Data provided:
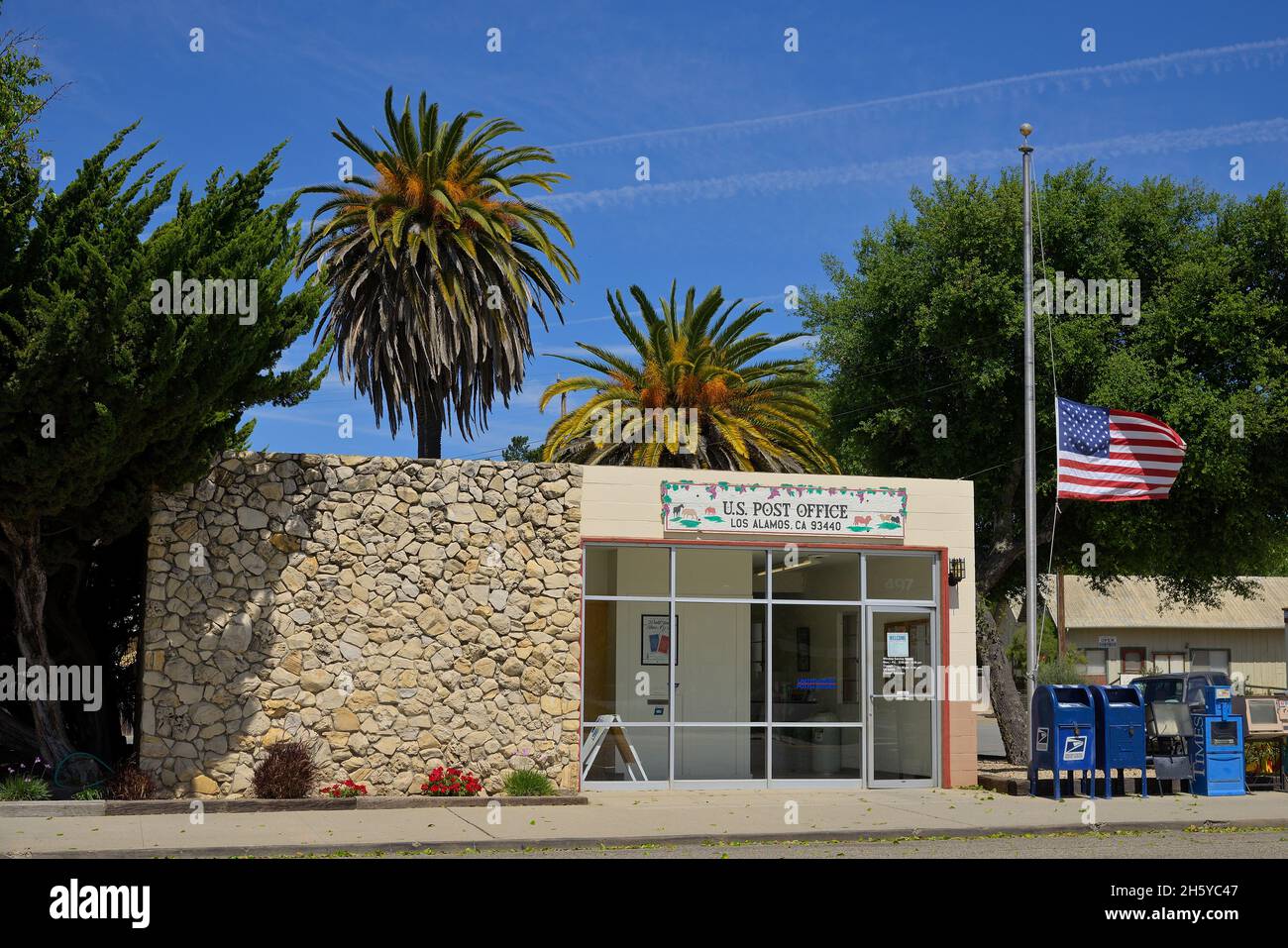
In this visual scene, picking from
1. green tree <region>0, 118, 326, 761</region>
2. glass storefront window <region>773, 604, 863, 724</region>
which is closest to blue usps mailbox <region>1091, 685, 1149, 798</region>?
glass storefront window <region>773, 604, 863, 724</region>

Requirements:
Reproduce the full listing above verbatim, with no pictures included.

The output:
In this visual scene, picking from
1. green tree <region>0, 118, 326, 761</region>
2. glass storefront window <region>773, 604, 863, 724</region>
which is closest to blue usps mailbox <region>1091, 685, 1149, 798</region>?
glass storefront window <region>773, 604, 863, 724</region>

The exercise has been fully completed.